2. Command line option

Input parameters

`--fasta <file>`

default: null

Enter the path to the FASTA files that LAGOON-MCL should process.
If you want to include multiple FASTA files, enclose the path in quotes (").
For example: "/path/to/lagoon-mcl/data-test/fasta/*.fasta"

`--annotation <file>`

default: null

If you have sequence-specific labels, annotations, or additional information (e.g., taxonomy, function, etc.), you can provide them to LAGOON-MCL by creating a CSV (comma-separated values) file with two columns:

annotation: the name of the label, annotation, or information (e.g., species, Pfam, etc.)
file: the path to the file containing the corresponding label, annotation, or information

For more details about this file, please see 5. Input files.

Ouput parameters

`--outdir <path>`

default: ${projectDir}/results

Directory where LAGOON-MCL will save the output files. This directory can be located outside the folder containing the input files used to run the pipeline.

Pfam database scan

With LAGOON-MCL, you can align your own sequences against the Pfam database using MMseqs2.
If the --annotation parameter is not provided, LAGOON-MCL will automatically scan the Pfam database.

For more information about the Pfam database, see 4. Databases, and for details on the alignment step, see 3. Tutorial.

`--scan_pfam <bool>`

default: true

Boolean parameters only accept true or false (must be lowercase).

true : LAGOON-MCL aligns sequences against the Pfam database using MMseqs2.
false : LAGOON-MCL does not align sequences against the MMseqs2 database.

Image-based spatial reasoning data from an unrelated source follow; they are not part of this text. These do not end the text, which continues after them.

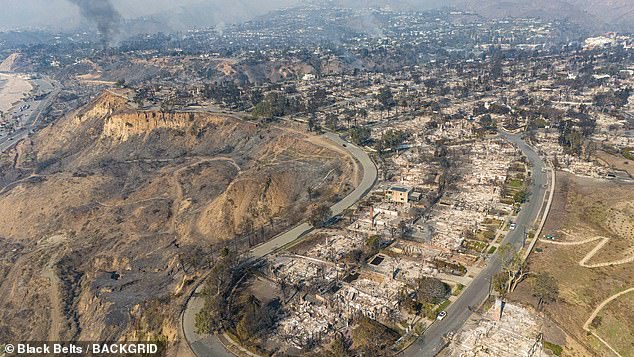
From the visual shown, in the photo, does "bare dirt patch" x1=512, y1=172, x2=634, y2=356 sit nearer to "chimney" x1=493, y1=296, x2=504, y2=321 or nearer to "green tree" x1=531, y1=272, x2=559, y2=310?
"green tree" x1=531, y1=272, x2=559, y2=310

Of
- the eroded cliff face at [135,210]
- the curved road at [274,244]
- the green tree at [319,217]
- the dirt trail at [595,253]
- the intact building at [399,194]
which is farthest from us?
the intact building at [399,194]

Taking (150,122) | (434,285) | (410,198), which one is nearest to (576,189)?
(410,198)

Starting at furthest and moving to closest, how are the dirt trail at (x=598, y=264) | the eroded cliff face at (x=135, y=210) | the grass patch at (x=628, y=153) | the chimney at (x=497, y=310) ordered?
the grass patch at (x=628, y=153), the eroded cliff face at (x=135, y=210), the chimney at (x=497, y=310), the dirt trail at (x=598, y=264)

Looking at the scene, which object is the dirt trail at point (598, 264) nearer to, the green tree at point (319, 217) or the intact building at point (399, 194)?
the intact building at point (399, 194)

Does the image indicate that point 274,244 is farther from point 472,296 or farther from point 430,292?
point 472,296

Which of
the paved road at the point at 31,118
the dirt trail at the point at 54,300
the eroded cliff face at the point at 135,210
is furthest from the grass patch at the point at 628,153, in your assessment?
the paved road at the point at 31,118

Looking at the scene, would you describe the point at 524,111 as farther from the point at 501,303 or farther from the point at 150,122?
the point at 150,122
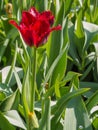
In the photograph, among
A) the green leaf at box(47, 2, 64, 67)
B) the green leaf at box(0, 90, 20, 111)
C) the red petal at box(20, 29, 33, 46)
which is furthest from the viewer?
the green leaf at box(47, 2, 64, 67)

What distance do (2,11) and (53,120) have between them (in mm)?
1110

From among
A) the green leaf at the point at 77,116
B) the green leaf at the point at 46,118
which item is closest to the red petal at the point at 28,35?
the green leaf at the point at 46,118

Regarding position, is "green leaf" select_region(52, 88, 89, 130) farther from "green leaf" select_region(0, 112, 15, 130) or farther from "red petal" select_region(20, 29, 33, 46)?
"red petal" select_region(20, 29, 33, 46)

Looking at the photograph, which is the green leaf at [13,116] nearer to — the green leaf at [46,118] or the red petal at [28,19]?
the green leaf at [46,118]

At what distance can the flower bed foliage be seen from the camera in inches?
34.4

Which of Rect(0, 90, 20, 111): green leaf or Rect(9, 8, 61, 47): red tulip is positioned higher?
Rect(9, 8, 61, 47): red tulip

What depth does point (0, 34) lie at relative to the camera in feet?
5.66

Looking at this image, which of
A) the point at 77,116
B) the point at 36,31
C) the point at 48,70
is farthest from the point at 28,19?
the point at 48,70

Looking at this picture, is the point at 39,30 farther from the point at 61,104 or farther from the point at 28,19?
the point at 61,104

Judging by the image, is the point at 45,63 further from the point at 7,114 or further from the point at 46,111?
the point at 46,111

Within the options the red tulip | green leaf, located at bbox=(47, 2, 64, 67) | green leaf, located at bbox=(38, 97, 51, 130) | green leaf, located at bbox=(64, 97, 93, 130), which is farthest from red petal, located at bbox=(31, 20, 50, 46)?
green leaf, located at bbox=(47, 2, 64, 67)

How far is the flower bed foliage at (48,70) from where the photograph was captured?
0.87m

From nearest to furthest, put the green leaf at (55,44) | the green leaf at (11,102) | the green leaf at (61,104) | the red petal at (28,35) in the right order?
the red petal at (28,35) → the green leaf at (61,104) → the green leaf at (11,102) → the green leaf at (55,44)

If the --annotation parameter is null, LAGOON-MCL will align sequences against the Pfam database even if --pfam_scan is set to false.

`--pfam_path <path>`

default: ${projectDir}/database/pfamDB

If --scan_pfam is set to true and the MMseqs2 database derived from Pfam has not been downloaded and built using the build_pfam_db.sh script, you must specify the path to the directory containing the MMseqs2 database built from Pfam.

If you used the ./build_pfam_db.sh script, you can keep the default value.

For more information, please see Databases and Tutorial.

`--pfam_name <string>`

default: pfamDB

If --scan_pfam is set to true and the MMseqs2 database derived from Pfam has not been downloaded and built using the build_pfam_db.sh script, you must specify the name of the MMseqs2 database.
The database name should match the common prefix of all files in the directory provided via the --pfam_path parameter.

AlphaFold Protein Structure Database scan

LAGOON-MCL aligns user-supplied sequences against an MMseqs2 database built from sequences in the AlphaFold Protein Structure Database and, more specifically, from sequences that can be found in the AlphaFold Clusters database. As the sequences in the AlphaFold Protein Structure Database have a UniProt identifier, LAGOON-MCL uses this link to provide Pfam annotations.

For more information on selecting AlphaFold sequences, building the MMseqs2 database and retrieving information from the UniProtKB database, please see databases.

`--alphafold_path <path>`

default: ${projectDir}/database/alphafoldDB

If the MMseqs2 database derived from AlphaFold data has not been built using the build_alphafold_db.sh script, you must specify the path to the directory containing the MMseqs2 database built from AlphaFold.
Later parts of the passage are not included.